(TEXT SEGMENT Opens)
Today Vietnam’s state press continues espousing paranoia of the threat to their sovereignty by overseas “hostile forces.” Hanoi went so far as to formally accuse the U.S. based Montagnard Foundation with terrorist allegations in the United Nations. While they lost this bogus bid to silence its critics Hanoi continues today to persecute the Montagnards with a vengeance.

In a comical farce, Vietnam’s leading newspaper the Nhan Dan actually ran an article on May 6, 2008 titled, “The Everlasting Vitality of Marxism.” Such diatribes against capitalism seemingly have no effect upon trade delegations from the West who eagerly reap the profits of Vietnam’s cheap labor markets. Yet reform is slow and party rhetoric won’t cure Vietnam’s deeply rooted communist ills. In March 2009, top secret politburo documents uncovered by the Paris based Vietnam Human Rights Committee described Hanoi’s plan to “maintain a climate of permanent fear” so they can “stay in power for another 20 years.”
(TEXT SEGMENT Closes)
(ENTRIES SUPPLIED Opens)
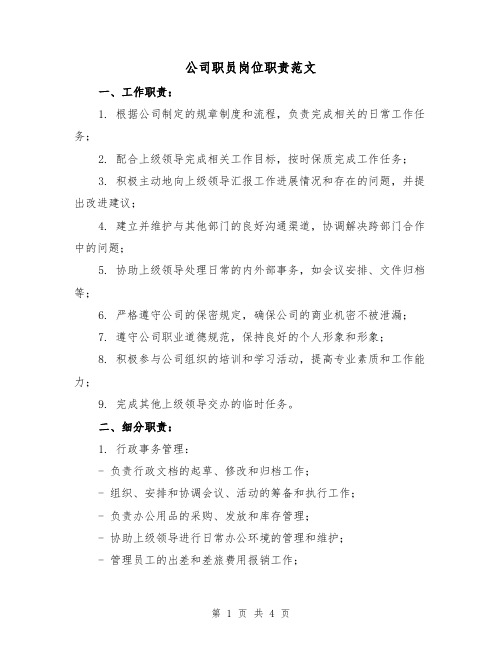 公司职员岗位职责范文

一、工作职责：

1. 根据公司制定的规章制度和流程，负责完成相关的日常工作任务；

2. 配合上级领导完成相关工作目标，按时保质完成工作任务；

3. 积极主动地向上级领导汇报工作进展情况和存在的问题，并提出改进建议；

4. 建立并维护与其他部门的良好沟通渠道，协调解决跨部门合作中的问题；

5. 协助上级领导处理日常的内外部事务，如会议安排、文件归档等；

6. 严格遵守公司的保密规定，确保公司的商业机密不被泄漏；

7. 遵守公司职业道德规范，保持良好的个人形象和形象；

8. 积极参与公司组织的培训和学习活动，提高专业素质和工作能力；

9. 完成其他上级领导交办的临时任务。

二、细分职责：

1. 行政事务管理：

- 负责行政文档的起草、修改和归档工作；

- 组织、安排和协调会议、活动的筹备和执行工作；

- 负责办公用品的采购、发放和库存管理；

- 协助上级领导进行日常办公环境的管理和维护；

- 管理员工的出差和差旅费用报销工作；

第 1 页 共 4 页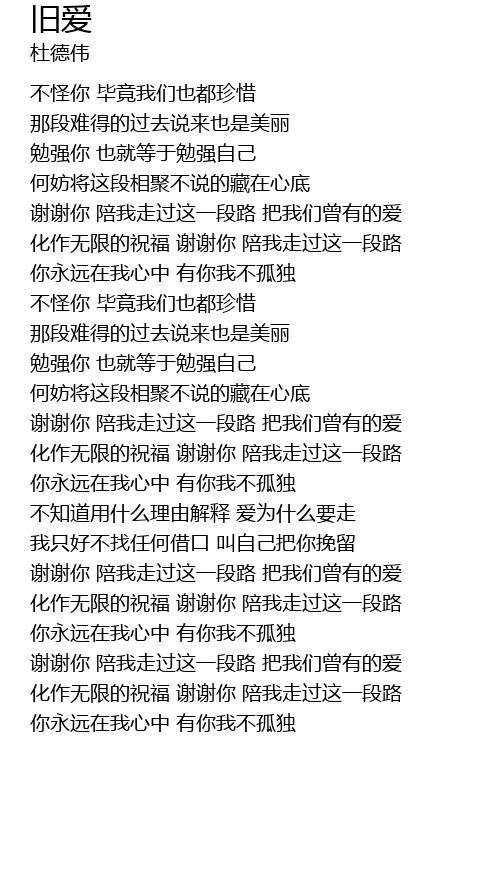 旧爱
杜德伟

不怪你 毕竟我们也都珍惜
那段难得的过去说来也是美丽
勉强你 也就等于勉强自己
何妨将这段相聚不说的藏在心底
谢谢你 陪我走过这一段路 把我们曾有的爱
化作无限的祝福 谢谢你 陪我走过这一段路
你永远在我心中 有你我不孤独
不怪你 毕竟我们也都珍惜
那段难得的过去说来也是美丽
勉强你 也就等于勉强自己
何妨将这段相聚不说的藏在心底
谢谢你 陪我走过这一段路 把我们曾有的爱
化作无限的祝福 谢谢你 陪我走过这一段路
你永远在我心中 有你我不孤独
不知道用什么理由解释 爱为什么要走
我只好不找任何借口 叫自己把你挽留
谢谢你 陪我走过这一段路 把我们曾有的爱
化作无限的祝福 谢谢你 陪我走过这一段路
你永远在我心中 有你我不孤独
谢谢你 陪我走过这一段路 把我们曾有的爱
化作无限的祝福 谢谢你 陪我走过这一段路
你永远在我心中 有你我不孤独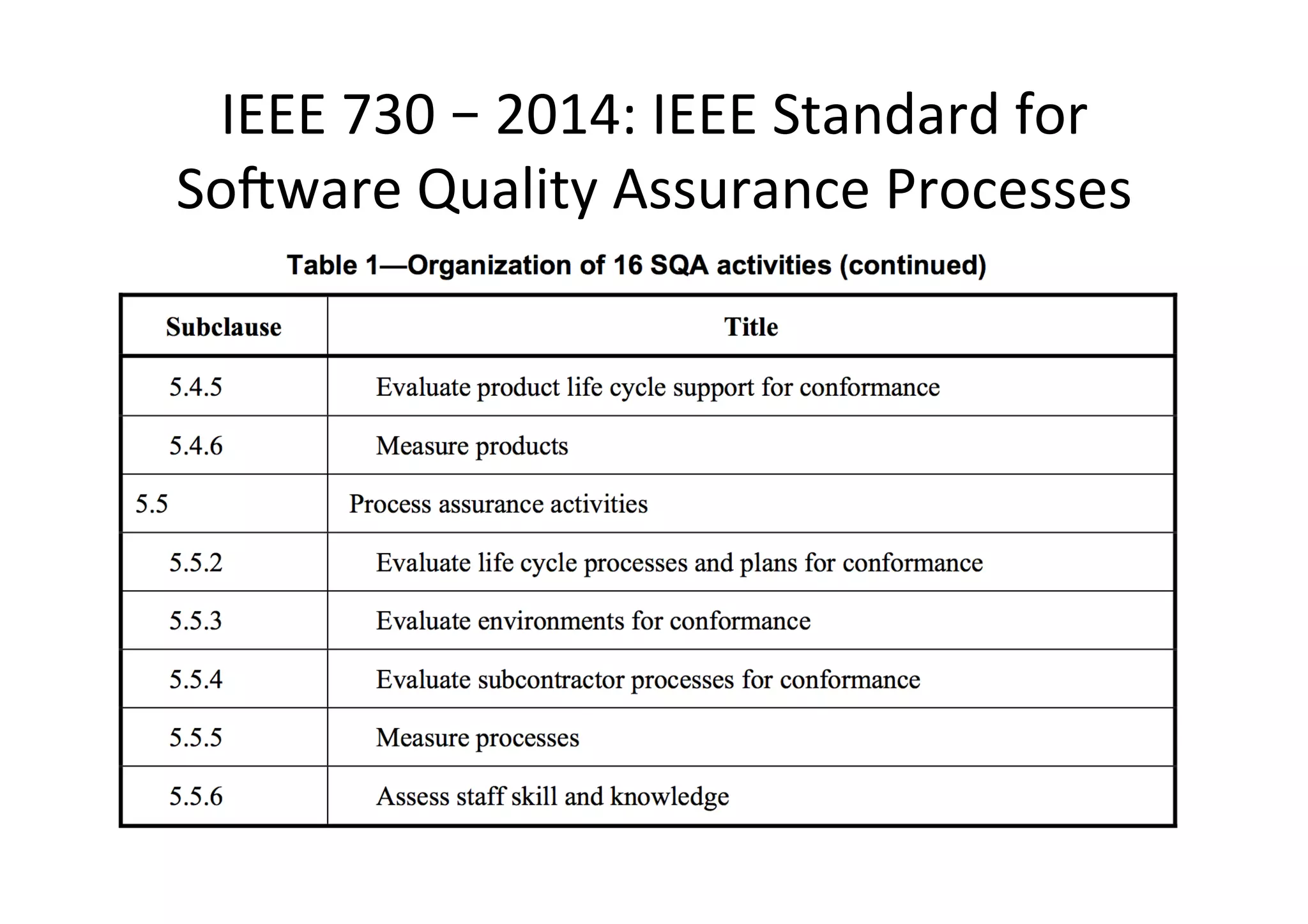 IEEE 730 – 2014: IEEE Standard for Software Quality Assurance Processes

Table 1—Organization of 16 SQA activities (continued)

| Subclause | Title |
|---|---|
| 5.4.5 | Evaluate product life cycle support for conformance |
| 5.4.6 | Measure products |
| 5.5 | Process assurance activities |
| 5.5.2 | Evaluate life cycle processes and plans for conformance |
| 5.5.3 | Evaluate environments for conformance |
| 5.5.4 | Evaluate subcontractor processes for conformance |
| 5.5.5 | Measure processes |
| 5.5.6 | Assess staff skill and knowledge |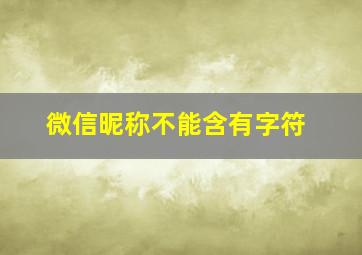 微信昵称不能含有字符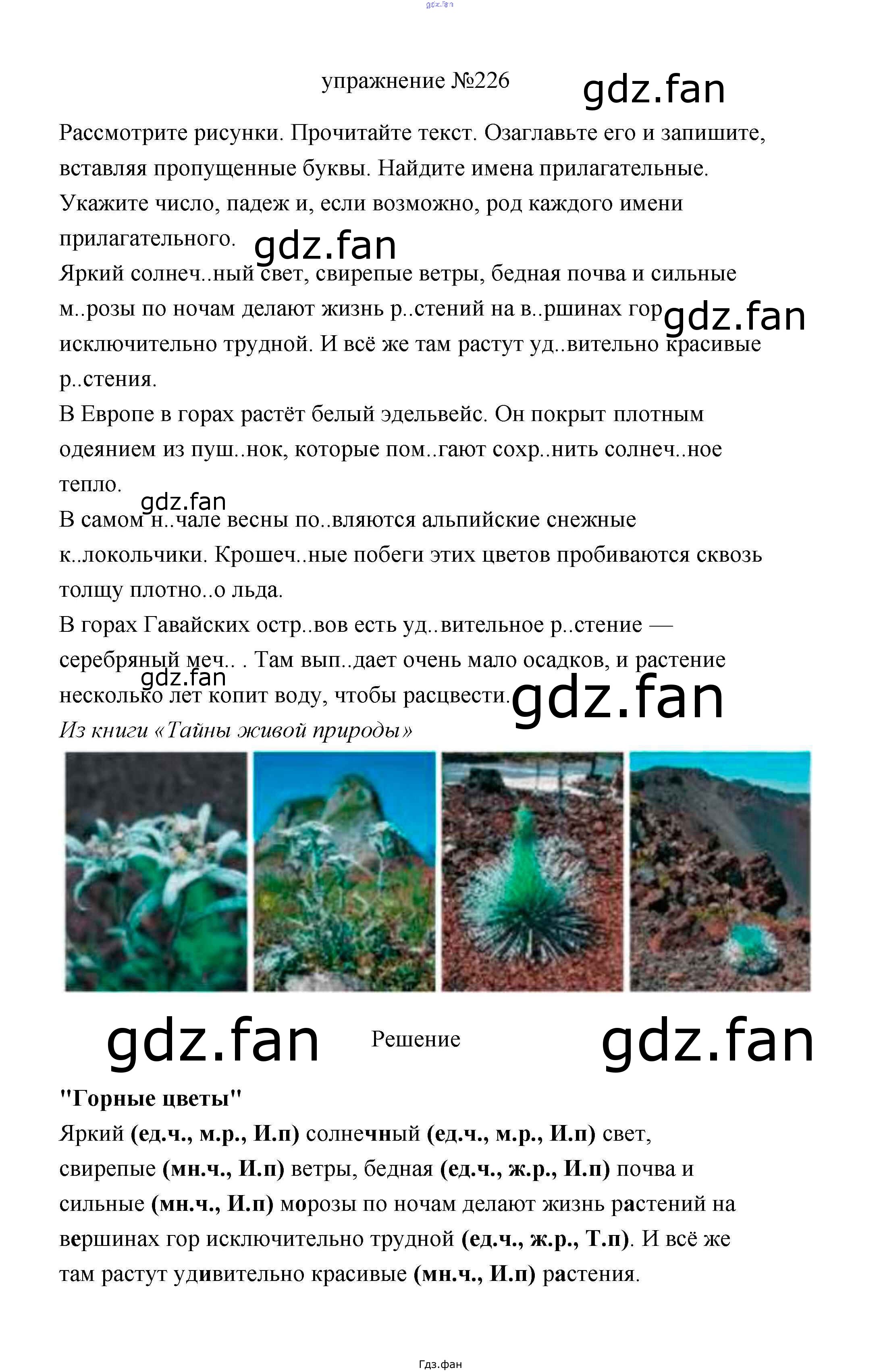 упражнение №226

Рассмотрите рисунки. Прочитайте текст. Озаглавьте его и запишите, вставляя пропущенные буквы. Найдите имена прилагательные. Укажите число, падеж и, если возможно, род каждого имени прилагательного.

Яркий солнеч..ный свет, свирепые ветры, бедная почва и сильные м..розы по ночам делают жизнь р..стений на в..ршинах гор исключительно трудной. И всё же там растут уд..вительно красивые р..стения.

В Европе в горах растёт белый эдельвейс. Он покрыт плотным одеянием из пуш..нок, которые пом..гают сохр..нить солнеч..ное тепло.

В самом н..чале весны по..вляются альпийские снежные к..локольчики. Крошеч..ные побеги этих цветов пробиваются сквозь толщу плотно..о льда.

В горах Гавайских остр..вов есть уд..вительное р..стение — серебряный меч.. . Там вып..дает очень мало осадков, и растение несколько лет копит воду, чтобы расцвести.

Из книги «Тайны живой природы»

Решение

"Горные цветы"

Яркий (ед.ч., м.р., И.п) солнечный (ед.ч., м.р., И.п) свет, свирепые (мн.ч., И.п) ветры, бедная (ед.ч., ж.р., И.п) почва и сильные (мн.ч., И.п) морозы по ночам делают жизнь растений на вершинах гор исключительно трудной (ед.ч., ж.р., Т.п). И всё же там растут удивительно красивые (мн.ч., И.п) растения.

Гдз.фан

gdz.fan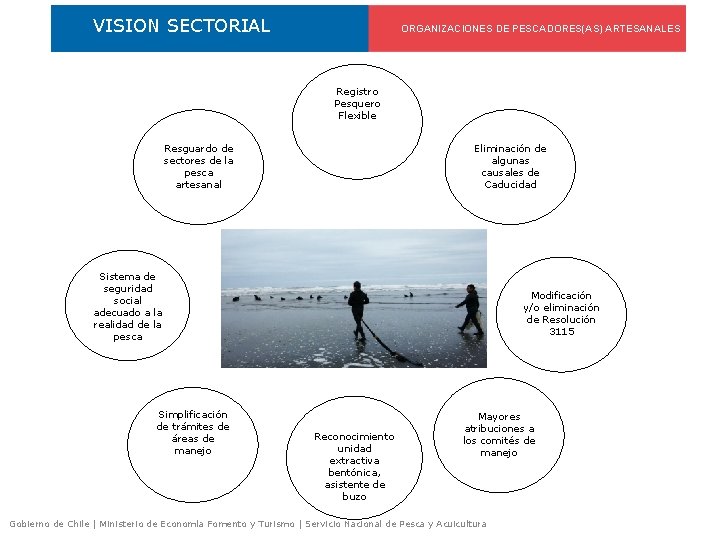 VISION SECTORIAL

ORGANIZACIONES DE PESCADORES(AS) ARTESANALES

Registro Pesquero Flexible

Eliminación de algunas causales de Caducidad

Modificación y/o eliminación de Resolución 3115

Mayores atribuciones a los comités de manejo

Reconocimiento unidad extractiva bentónica, asistente de buzo

Simplificación de trámites de áreas de manejo

Sistema de seguridad social adecuado a la realidad de la pesca

Resguardo de sectores de la pesca artesanal

Gobierno de Chile | Ministerio de Economía Fomento y Turismo | Servicio Nacional de Pesca y Acuicultura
(ENTRIES SUPPLIED Closes)
• SET OF TASKS:
[1] In the passage on Vietnam's government, what title did the Nhan Dan article of May 6, 2008 bear?
[2] Carry the passage on Vietnam's government forward, beginning after its final sentence.

• EXERCISE RESPONSES:
[1] "The Everlasting Vitality of Marxism."

[2]
So goes the strange saga of Vietnam. Communist on the outside, capitalist on the inside and…corrupt all over. It is stranger still, given their hatred of religion that Hanoi dared to promulgate its own religion. Yet they did exactly that in preserving Ho like Lenin for public display and proclaiming his saintly status, by alleging he was celibate! Truth be known Ho had numerous mistresses and the Vietnamese author Duong Thu Huong reports party officials murdered one such mistress named Xuan in 1957 by party officials just to keep the celibate myth alive. Bui Tin, the North Vietnamese Colonel who defected in 1989, also confirmed Ho’s sexual affairs, and lest we forget, communist party general secretary Nong Duc Manh long built his career on claims he was the illegitimate son of Ho Chi Minh!

Ho Chi Minh’s gift to the people of Vietnam however, was not his macabre corpse entombed in the stone monstrosity in Hanoi. His gift was authoritarianism, lies, corruption and repression built on the blood of the Vietnamese people. A gift of creeping ethnic cleansing, that glides across the Vietnamese landscape in a deathly bid to silence an ancient race of tribal people.

While the powers to be no doubt are trying to massage Vietnam out of its slumber, foreign aid and trade deals have yet to shake off Hanoi’s chains of corruption. The regime has entrenched its power and the transition to true democracy is held hostage by Uncle Ho’s ever recalcitrant children, the Vietnamese communist party.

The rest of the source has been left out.